## What the exercise asks
Reproduce the data in its entirety, exactly as supplied.
------------------------------------------------
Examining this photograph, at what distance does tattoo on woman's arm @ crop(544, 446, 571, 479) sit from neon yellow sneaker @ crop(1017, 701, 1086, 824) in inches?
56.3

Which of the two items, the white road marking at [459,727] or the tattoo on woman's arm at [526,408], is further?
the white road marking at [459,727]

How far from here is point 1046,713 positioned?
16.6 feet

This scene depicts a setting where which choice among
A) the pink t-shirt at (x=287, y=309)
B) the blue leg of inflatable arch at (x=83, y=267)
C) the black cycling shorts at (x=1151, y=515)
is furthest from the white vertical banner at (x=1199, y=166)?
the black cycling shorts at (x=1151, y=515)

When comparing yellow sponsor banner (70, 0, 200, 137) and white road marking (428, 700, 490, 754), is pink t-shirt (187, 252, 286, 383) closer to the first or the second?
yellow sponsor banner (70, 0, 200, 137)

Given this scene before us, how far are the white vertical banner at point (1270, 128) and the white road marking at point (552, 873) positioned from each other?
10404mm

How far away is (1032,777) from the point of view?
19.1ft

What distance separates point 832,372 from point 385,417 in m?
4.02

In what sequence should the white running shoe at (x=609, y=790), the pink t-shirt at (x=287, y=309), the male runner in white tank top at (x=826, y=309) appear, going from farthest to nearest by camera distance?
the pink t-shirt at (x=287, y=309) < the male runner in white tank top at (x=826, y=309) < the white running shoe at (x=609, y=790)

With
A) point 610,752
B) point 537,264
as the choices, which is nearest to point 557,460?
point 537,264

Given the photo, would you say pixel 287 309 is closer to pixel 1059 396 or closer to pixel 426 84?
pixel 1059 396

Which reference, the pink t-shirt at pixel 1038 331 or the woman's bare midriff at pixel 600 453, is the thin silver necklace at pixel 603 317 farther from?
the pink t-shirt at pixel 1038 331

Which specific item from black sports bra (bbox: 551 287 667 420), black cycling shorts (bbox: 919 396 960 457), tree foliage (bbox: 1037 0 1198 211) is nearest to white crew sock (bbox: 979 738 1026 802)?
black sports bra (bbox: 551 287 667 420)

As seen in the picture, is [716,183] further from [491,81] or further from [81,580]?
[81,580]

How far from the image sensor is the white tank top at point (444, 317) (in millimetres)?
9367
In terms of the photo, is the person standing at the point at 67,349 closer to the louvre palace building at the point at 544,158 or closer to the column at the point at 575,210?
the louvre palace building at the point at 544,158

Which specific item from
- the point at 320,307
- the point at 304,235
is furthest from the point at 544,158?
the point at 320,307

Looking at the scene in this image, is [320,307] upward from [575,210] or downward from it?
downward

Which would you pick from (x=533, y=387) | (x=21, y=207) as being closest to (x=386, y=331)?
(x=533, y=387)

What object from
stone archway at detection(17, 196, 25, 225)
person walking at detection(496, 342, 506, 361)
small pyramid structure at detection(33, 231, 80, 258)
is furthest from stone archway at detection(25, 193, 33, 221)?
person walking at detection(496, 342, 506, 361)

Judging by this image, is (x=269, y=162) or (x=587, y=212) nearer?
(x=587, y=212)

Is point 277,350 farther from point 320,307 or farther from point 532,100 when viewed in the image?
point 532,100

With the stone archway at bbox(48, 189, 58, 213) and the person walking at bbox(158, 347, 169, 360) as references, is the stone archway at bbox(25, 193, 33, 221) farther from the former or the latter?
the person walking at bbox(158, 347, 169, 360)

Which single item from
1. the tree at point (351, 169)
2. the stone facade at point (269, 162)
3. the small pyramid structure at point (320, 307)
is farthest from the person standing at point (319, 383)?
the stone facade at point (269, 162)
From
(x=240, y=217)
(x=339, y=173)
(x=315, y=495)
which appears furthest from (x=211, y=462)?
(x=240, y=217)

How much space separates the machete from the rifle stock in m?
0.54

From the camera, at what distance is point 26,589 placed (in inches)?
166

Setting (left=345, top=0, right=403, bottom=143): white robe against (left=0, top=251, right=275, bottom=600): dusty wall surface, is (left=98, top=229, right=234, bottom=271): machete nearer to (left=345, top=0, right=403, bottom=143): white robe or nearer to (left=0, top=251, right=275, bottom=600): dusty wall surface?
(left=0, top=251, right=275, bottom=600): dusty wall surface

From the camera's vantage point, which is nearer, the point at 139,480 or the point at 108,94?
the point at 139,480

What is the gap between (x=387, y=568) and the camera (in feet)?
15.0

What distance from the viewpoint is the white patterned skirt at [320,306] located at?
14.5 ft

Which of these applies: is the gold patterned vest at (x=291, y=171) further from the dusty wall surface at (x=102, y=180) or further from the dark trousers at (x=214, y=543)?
------------------------------------------------
## Result of this task
Examining this photograph, at what distance does tattoo on woman's arm @ crop(544, 446, 571, 479) sit from neon yellow sneaker @ crop(1017, 701, 1086, 824) in inches?
56.3

Which of the two items, the white road marking at [459,727] or the tattoo on woman's arm at [526,408], is further?
the white road marking at [459,727]

How far from here is point 1046,713 positioned?
16.6 feet

This scene depicts a setting where which choice among
A) the pink t-shirt at (x=287, y=309)
B) the blue leg of inflatable arch at (x=83, y=267)
C) the black cycling shorts at (x=1151, y=515)
is furthest from the white vertical banner at (x=1199, y=166)?
the black cycling shorts at (x=1151, y=515)

When comparing yellow sponsor banner (70, 0, 200, 137) and white road marking (428, 700, 490, 754), is pink t-shirt (187, 252, 286, 383) closer to the first or the second?
yellow sponsor banner (70, 0, 200, 137)

Given this scene before us, how far are the white vertical banner at point (1270, 128) and the white road marking at point (552, 873) positioned from each other?
10404mm

How far away is (1032,777) from the point of view?
19.1ft

What distance separates point 832,372 from point 385,417 in m?
4.02

In what sequence should the white running shoe at (x=609, y=790), the pink t-shirt at (x=287, y=309), the male runner in white tank top at (x=826, y=309) appear, going from farthest to nearest by camera distance?
the pink t-shirt at (x=287, y=309) < the male runner in white tank top at (x=826, y=309) < the white running shoe at (x=609, y=790)

With
A) point 610,752
B) point 537,264
as the choices, which is nearest to point 557,460?
point 537,264

Given the photo, would you say pixel 287 309 is closer to pixel 1059 396 or closer to pixel 426 84?
pixel 1059 396

Which reference, the pink t-shirt at pixel 1038 331 or the woman's bare midriff at pixel 600 453, is the thin silver necklace at pixel 603 317 farther from?
the pink t-shirt at pixel 1038 331

Which specific item from black sports bra (bbox: 551 287 667 420), black cycling shorts (bbox: 919 396 960 457), tree foliage (bbox: 1037 0 1198 211) is nearest to white crew sock (bbox: 979 738 1026 802)?
black sports bra (bbox: 551 287 667 420)

As seen in the picture, is [716,183] further from [491,81] or further from [81,580]?
[81,580]

How far from the image sensor is the white tank top at point (444, 317) (in millimetres)?
9367
In terms of the photo, is the person standing at the point at 67,349 closer to the louvre palace building at the point at 544,158 or closer to the column at the point at 575,210?
the louvre palace building at the point at 544,158

Which specific item from
- the point at 320,307
- the point at 304,235
is furthest from the point at 544,158?
the point at 320,307

Looking at the scene in this image, is [320,307] upward from [575,210] or downward from it?
downward

Which would you pick from (x=533, y=387) | (x=21, y=207) as being closest to (x=386, y=331)?
(x=533, y=387)

What object from
stone archway at detection(17, 196, 25, 225)
person walking at detection(496, 342, 506, 361)
small pyramid structure at detection(33, 231, 80, 258)
is furthest from stone archway at detection(25, 193, 33, 221)?
person walking at detection(496, 342, 506, 361)

Judging by this image, is (x=269, y=162) or (x=587, y=212) nearer?
(x=587, y=212)

Is point 277,350 farther from point 320,307 or farther from point 532,100 when viewed in the image?
point 532,100

With the stone archway at bbox(48, 189, 58, 213) and the person walking at bbox(158, 347, 169, 360) as references, is the stone archway at bbox(25, 193, 33, 221) farther from the former or the latter?
the person walking at bbox(158, 347, 169, 360)

Which single item from
1. the tree at point (351, 169)
2. the stone facade at point (269, 162)
3. the small pyramid structure at point (320, 307)
is farthest from the person standing at point (319, 383)?
the stone facade at point (269, 162)
From
(x=240, y=217)
(x=339, y=173)
(x=315, y=495)
which appears furthest from (x=211, y=462)?
(x=240, y=217)

How much space separates the machete from the rifle stock in m?
0.54

From the camera, at what distance is point 26,589 placed (in inches)?
166

Setting (left=345, top=0, right=403, bottom=143): white robe against (left=0, top=251, right=275, bottom=600): dusty wall surface, is (left=98, top=229, right=234, bottom=271): machete nearer to (left=345, top=0, right=403, bottom=143): white robe or nearer to (left=0, top=251, right=275, bottom=600): dusty wall surface?
(left=0, top=251, right=275, bottom=600): dusty wall surface

From the camera's vantage point, which is nearer, the point at 139,480 or the point at 108,94?
the point at 139,480

What is the gap between (x=387, y=568) and the camera (in feet)?
15.0

What distance from the viewpoint is the white patterned skirt at [320,306] located at?
14.5 ft

Which of these applies: is the gold patterned vest at (x=291, y=171) further from the dusty wall surface at (x=102, y=180) or further from the dark trousers at (x=214, y=543)?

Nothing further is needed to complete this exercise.